DeepSet(ψ, ϕ, a = mean; S = nothing)

The DeepSets representation (Zaheer et al., 2017),

\[θ̂(𝐙) = ϕ(𝐓(𝐙)),    𝐓(𝐙) = 𝐚(\{ψ(𝐙ᵢ) : i = 1, …, m\}),\]

where 𝐙 ≡ (𝐙₁', …, 𝐙ₘ')' are independent replicates from the statistical model, ψ and ϕ are neural networks, and a is a permutation-invariant aggregation function. Expert summary statistics can be incorporated as,

\[θ̂(𝐙) = ϕ((𝐓(𝐙)', 𝐒(𝐙)')'),\]

where S is a function that returns a vector of user-defined summary statistics. These user-defined summary statistics are provided either as a Function that returns a Vector, or as a vector of functions. In the case that ψ is set to nothing, only expert summary statistics will be used.

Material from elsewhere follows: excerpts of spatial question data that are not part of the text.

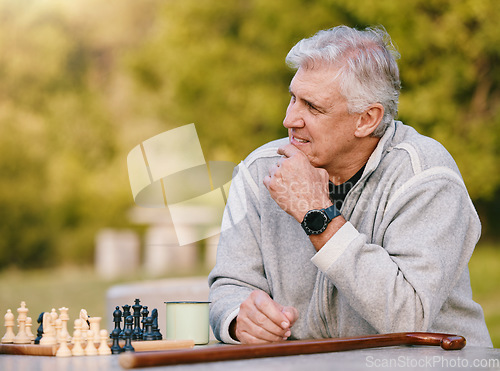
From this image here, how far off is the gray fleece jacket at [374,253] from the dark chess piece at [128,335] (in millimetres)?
326

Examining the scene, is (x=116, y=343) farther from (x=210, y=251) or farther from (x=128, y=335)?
(x=210, y=251)

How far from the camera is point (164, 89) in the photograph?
17578mm

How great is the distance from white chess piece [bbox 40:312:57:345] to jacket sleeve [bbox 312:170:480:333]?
31.3 inches

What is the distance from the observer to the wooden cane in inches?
62.8

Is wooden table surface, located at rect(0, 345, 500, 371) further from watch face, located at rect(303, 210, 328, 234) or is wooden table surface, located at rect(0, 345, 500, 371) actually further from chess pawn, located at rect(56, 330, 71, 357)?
watch face, located at rect(303, 210, 328, 234)

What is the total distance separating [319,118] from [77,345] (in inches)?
46.1

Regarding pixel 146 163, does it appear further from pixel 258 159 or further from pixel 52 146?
pixel 52 146

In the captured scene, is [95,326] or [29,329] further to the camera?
[29,329]

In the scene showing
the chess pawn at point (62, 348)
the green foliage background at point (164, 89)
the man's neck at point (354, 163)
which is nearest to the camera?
the chess pawn at point (62, 348)

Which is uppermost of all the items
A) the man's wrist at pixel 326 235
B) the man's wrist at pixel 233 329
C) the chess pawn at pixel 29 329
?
the man's wrist at pixel 326 235

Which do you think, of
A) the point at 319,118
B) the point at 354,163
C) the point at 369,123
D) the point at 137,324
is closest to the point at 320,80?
the point at 319,118

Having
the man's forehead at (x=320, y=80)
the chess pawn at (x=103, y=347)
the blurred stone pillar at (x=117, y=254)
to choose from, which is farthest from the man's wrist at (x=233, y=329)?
the blurred stone pillar at (x=117, y=254)

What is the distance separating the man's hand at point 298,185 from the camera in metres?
2.33

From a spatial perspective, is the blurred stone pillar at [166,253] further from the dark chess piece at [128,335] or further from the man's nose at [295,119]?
the dark chess piece at [128,335]
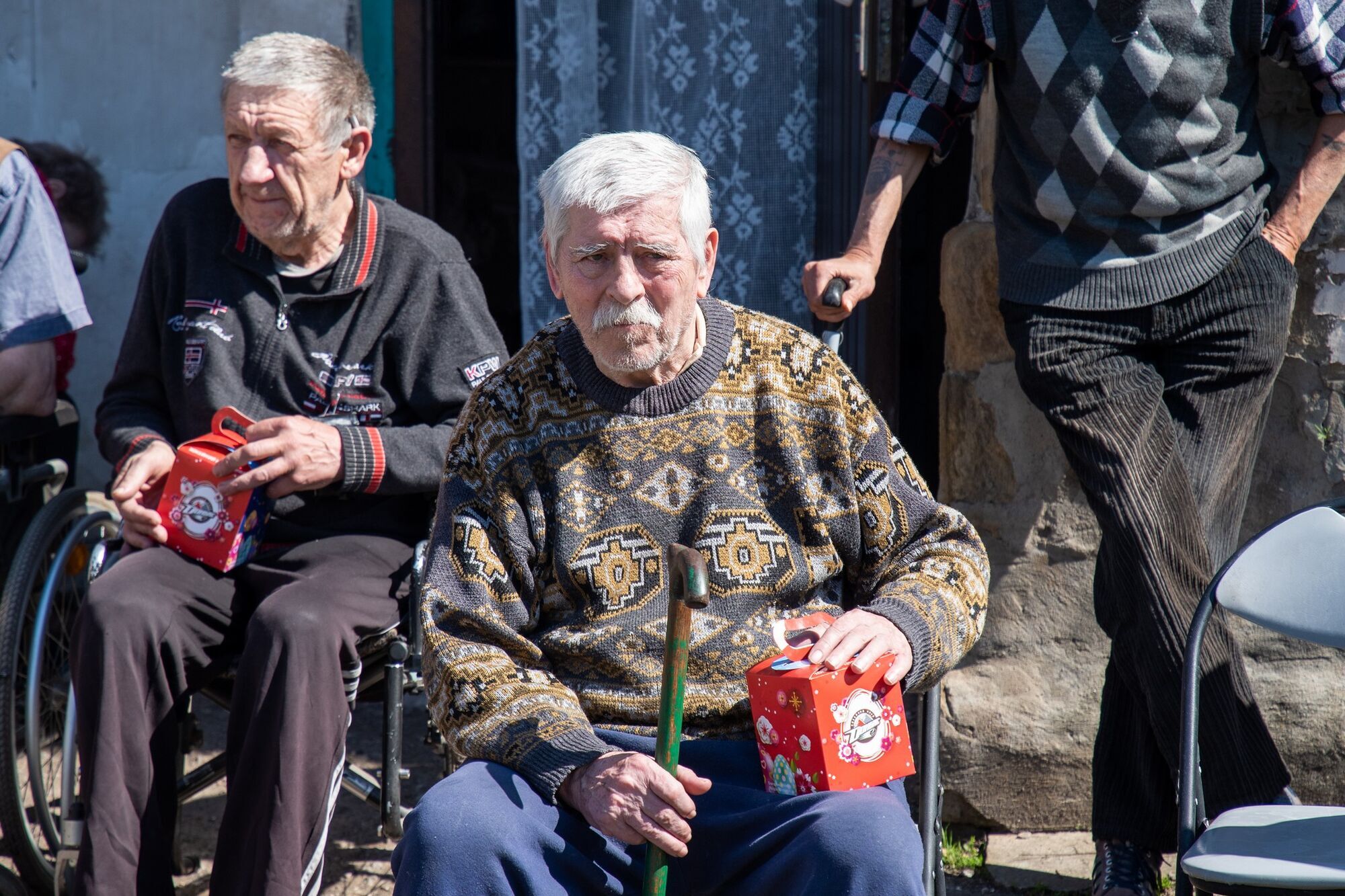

The aggregation function a can be any function that acts on an array and has a keyword argument dims that allows aggregation over a specific dimension of the array (e.g., sum, mean, maximum, minimum, logsumexp).

DeepSet objects act on data of type Vector{A}, where each element of the vector is associated with one data set (i.e., one set of independent replicates from the statistical model), and where the type A depends on the form of the data and the chosen architecture for ψ. As a rule of thumb, when A is an array, the replicates are stored in the final dimension. For example, with gridded spatial data and ψ a CNN, A should be a 4-dimensional array, with the replicates stored in the 4ᵗʰ dimension. Note that in Flux, the final dimension is usually the "batch" dimension, but batching with DeepSet objects is done at the data set level (i.e., sets of replicates are batched together).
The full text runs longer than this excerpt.